Change every "camera" in the records below to "observer" and leave all other text as it is. Omit the pictures from your answer.

[Begin Task data]

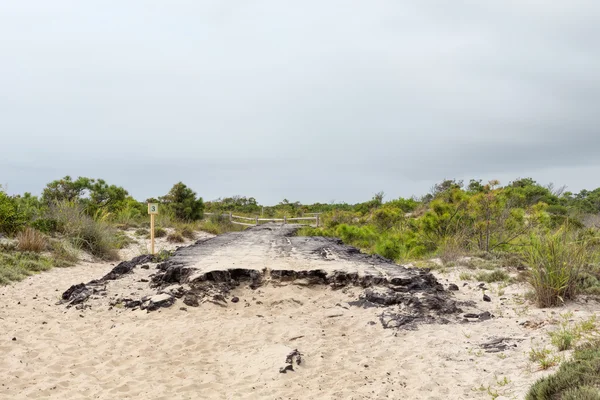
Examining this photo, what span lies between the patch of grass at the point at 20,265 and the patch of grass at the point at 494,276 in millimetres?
10524

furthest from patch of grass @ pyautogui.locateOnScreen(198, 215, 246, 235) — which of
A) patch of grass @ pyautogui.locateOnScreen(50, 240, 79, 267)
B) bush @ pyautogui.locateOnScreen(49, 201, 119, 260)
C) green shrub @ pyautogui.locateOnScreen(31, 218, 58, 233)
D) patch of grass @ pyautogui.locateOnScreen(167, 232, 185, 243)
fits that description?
patch of grass @ pyautogui.locateOnScreen(50, 240, 79, 267)

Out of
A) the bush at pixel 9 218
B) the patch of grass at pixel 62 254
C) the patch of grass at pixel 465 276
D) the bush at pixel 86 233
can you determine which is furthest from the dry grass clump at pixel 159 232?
the patch of grass at pixel 465 276

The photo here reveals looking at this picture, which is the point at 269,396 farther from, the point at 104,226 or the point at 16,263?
the point at 104,226

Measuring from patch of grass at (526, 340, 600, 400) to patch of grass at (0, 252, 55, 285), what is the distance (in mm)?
10560

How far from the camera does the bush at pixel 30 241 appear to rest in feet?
43.5

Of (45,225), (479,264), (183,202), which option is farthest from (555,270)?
(183,202)

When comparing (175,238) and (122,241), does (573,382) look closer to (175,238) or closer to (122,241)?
(122,241)

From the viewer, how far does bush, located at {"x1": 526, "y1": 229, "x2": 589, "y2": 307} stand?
7184mm

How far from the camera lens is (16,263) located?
11.7 metres

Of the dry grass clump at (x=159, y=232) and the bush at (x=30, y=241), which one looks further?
the dry grass clump at (x=159, y=232)

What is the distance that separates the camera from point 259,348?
21.1 ft

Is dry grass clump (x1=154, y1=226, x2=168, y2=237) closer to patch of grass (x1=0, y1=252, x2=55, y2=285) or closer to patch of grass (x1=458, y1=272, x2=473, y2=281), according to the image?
patch of grass (x1=0, y1=252, x2=55, y2=285)

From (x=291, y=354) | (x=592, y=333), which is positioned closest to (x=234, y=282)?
(x=291, y=354)

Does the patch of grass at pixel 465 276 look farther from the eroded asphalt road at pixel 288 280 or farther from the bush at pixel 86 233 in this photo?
the bush at pixel 86 233
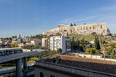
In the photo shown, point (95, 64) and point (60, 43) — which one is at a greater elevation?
point (60, 43)

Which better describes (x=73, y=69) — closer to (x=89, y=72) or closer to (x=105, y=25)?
(x=89, y=72)

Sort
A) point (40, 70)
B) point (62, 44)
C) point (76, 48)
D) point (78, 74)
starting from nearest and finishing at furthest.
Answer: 1. point (78, 74)
2. point (40, 70)
3. point (62, 44)
4. point (76, 48)

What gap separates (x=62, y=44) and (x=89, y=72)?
5493 cm

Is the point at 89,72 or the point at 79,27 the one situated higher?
the point at 79,27

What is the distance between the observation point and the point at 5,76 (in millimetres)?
24797

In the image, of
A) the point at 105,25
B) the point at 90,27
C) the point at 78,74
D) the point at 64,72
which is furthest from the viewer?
the point at 90,27

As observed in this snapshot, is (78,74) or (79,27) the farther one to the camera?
(79,27)

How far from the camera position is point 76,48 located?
73750 millimetres

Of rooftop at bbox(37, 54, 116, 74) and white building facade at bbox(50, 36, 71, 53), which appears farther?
white building facade at bbox(50, 36, 71, 53)

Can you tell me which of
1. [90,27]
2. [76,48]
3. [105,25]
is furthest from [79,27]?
[76,48]

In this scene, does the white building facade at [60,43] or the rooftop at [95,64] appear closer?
the rooftop at [95,64]

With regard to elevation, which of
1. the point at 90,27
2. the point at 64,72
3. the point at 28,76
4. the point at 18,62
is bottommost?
the point at 28,76

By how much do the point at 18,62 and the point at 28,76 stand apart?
5.08 metres

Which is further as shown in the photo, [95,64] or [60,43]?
[60,43]
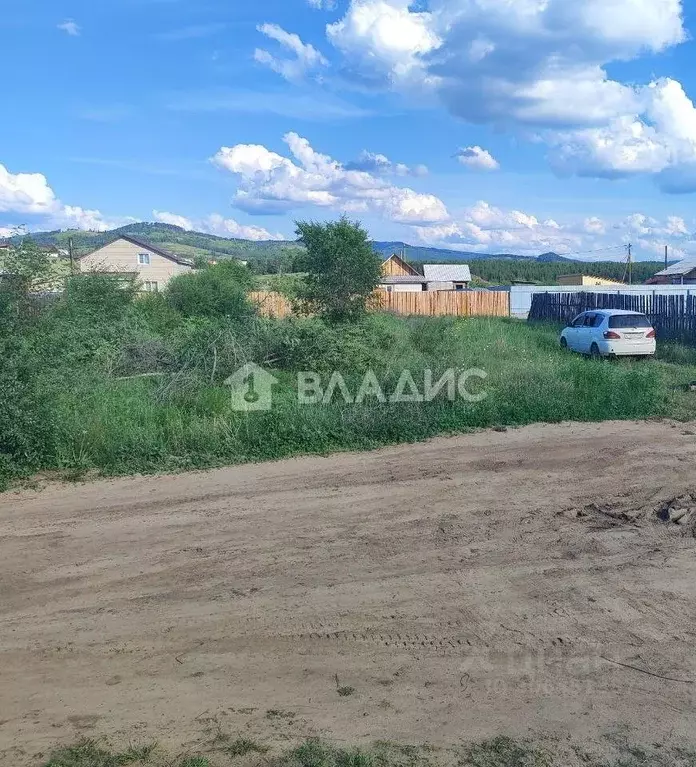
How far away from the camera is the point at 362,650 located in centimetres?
446

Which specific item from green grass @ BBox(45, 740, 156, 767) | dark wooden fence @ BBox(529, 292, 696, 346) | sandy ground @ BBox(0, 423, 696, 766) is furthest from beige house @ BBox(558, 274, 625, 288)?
green grass @ BBox(45, 740, 156, 767)

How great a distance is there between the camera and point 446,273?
7069cm

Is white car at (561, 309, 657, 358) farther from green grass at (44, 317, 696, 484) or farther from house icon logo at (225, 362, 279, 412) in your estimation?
house icon logo at (225, 362, 279, 412)

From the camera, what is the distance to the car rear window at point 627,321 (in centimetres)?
1722

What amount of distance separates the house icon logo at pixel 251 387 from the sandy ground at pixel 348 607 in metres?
2.32

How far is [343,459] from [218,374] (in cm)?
477

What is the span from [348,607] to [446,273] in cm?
6774

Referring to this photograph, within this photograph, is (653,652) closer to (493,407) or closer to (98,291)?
(493,407)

[End Task data]

- Expected answer:
Examining this photo, what span lies between the patch of grass at the point at 20,265 and the patch of grass at the point at 494,276 in millimetres?
10524

furthest from patch of grass @ pyautogui.locateOnScreen(198, 215, 246, 235) — which of
A) patch of grass @ pyautogui.locateOnScreen(50, 240, 79, 267)
B) bush @ pyautogui.locateOnScreen(49, 201, 119, 260)
C) green shrub @ pyautogui.locateOnScreen(31, 218, 58, 233)
D) patch of grass @ pyautogui.locateOnScreen(167, 232, 185, 243)
fits that description?
patch of grass @ pyautogui.locateOnScreen(50, 240, 79, 267)

Out of
A) the bush at pixel 9 218
B) the patch of grass at pixel 62 254
C) the patch of grass at pixel 465 276
D) the bush at pixel 86 233
can you determine which is furthest from the dry grass clump at pixel 159 232?
the patch of grass at pixel 465 276

The photo here reveals looking at this picture, which is the point at 269,396 farther from, the point at 104,226 or the point at 16,263?
the point at 104,226

Measuring from patch of grass at (526, 340, 600, 400) to patch of grass at (0, 252, 55, 285), what is the distance (in mm)?
10560

How far from the observer does the bush at pixel 30 241 appear to rest in feet?
43.5

Of (45,225), (479,264), (183,202), which option is farthest from (555,270)?
(183,202)

When comparing (175,238) and (122,241), does (573,382) look closer to (175,238) or closer to (122,241)?
(122,241)

From the viewer, how far does bush, located at {"x1": 526, "y1": 229, "x2": 589, "y2": 307} stand?
7184mm

How far from the observer lens is (16,263) located?
11.7 metres

Of the dry grass clump at (x=159, y=232) and the bush at (x=30, y=241), which one looks further?
the dry grass clump at (x=159, y=232)

What is the distance that separates the observer from point 259,348?
21.1 ft

Is dry grass clump (x1=154, y1=226, x2=168, y2=237) closer to patch of grass (x1=0, y1=252, x2=55, y2=285) or closer to patch of grass (x1=458, y1=272, x2=473, y2=281), according to the image?
patch of grass (x1=0, y1=252, x2=55, y2=285)

From (x=291, y=354) | (x=592, y=333), which is positioned closest to (x=234, y=282)?
(x=291, y=354)

Does the patch of grass at pixel 465 276 look farther from the eroded asphalt road at pixel 288 280 or farther from the bush at pixel 86 233 in this photo?
the bush at pixel 86 233
In the photo shown, point (95, 64) and point (60, 43) — which one is at a greater elevation?
point (60, 43)

Which better describes (x=73, y=69) — closer to (x=89, y=72) or closer to (x=105, y=25)?
(x=89, y=72)

Sort
A) point (40, 70)
B) point (62, 44)
C) point (76, 48)
D) point (78, 74)
starting from nearest and finishing at furthest.
Answer: 1. point (78, 74)
2. point (40, 70)
3. point (62, 44)
4. point (76, 48)

What gap separates (x=62, y=44) and (x=89, y=72)?
5493 cm

Is the point at 89,72 or the point at 79,27 the one situated higher?
the point at 79,27

What is the distance between the observation point and the point at 5,76 (in millimetres)?
24797

In the image, of
A) the point at 105,25
B) the point at 90,27
C) the point at 78,74
D) the point at 64,72
which is furthest from the viewer?
the point at 90,27

As observed in this snapshot, is (78,74) or (79,27) the farther one to the observer?
(79,27)

How far from the observer position is point 76,48 located?
73750 millimetres

Of rooftop at bbox(37, 54, 116, 74) and white building facade at bbox(50, 36, 71, 53), which appears farther?
white building facade at bbox(50, 36, 71, 53)

Can you tell me which of
1. [90,27]
2. [76,48]
3. [105,25]
is furthest from [79,27]?
[76,48]

In this scene, does the white building facade at [60,43] or the rooftop at [95,64] appear closer?
the rooftop at [95,64]

With regard to elevation, which of
1. the point at 90,27
2. the point at 64,72
3. the point at 28,76
4. the point at 18,62
is bottommost?
the point at 28,76

By how much do the point at 18,62 and the point at 28,76 stand apart?
5.08 metres

Which is further as shown in the photo, [95,64] or [60,43]?
[60,43]
How far away from the observer is the point at 362,650 located in centimetres?
446

Which specific item from green grass @ BBox(45, 740, 156, 767) | dark wooden fence @ BBox(529, 292, 696, 346) | sandy ground @ BBox(0, 423, 696, 766) is furthest from beige house @ BBox(558, 274, 625, 288)?
green grass @ BBox(45, 740, 156, 767)

How great a distance is there between the observer and point 446,273?
7069cm

Is white car at (561, 309, 657, 358) farther from green grass at (44, 317, 696, 484) or farther from house icon logo at (225, 362, 279, 412) in your estimation?
house icon logo at (225, 362, 279, 412)

From the observer, what is the distance to the car rear window at point 627,321 (in centimetres)?
1722

What amount of distance separates the house icon logo at pixel 251 387 from the sandy ground at pixel 348 607 in metres?
2.32

How far is [343,459] from [218,374] (in cm)?
477

What is the span from [348,607] to [446,273] in cm?
6774

Referring to this photograph, within this photograph, is (653,652) closer to (493,407) or closer to (98,291)?
(493,407)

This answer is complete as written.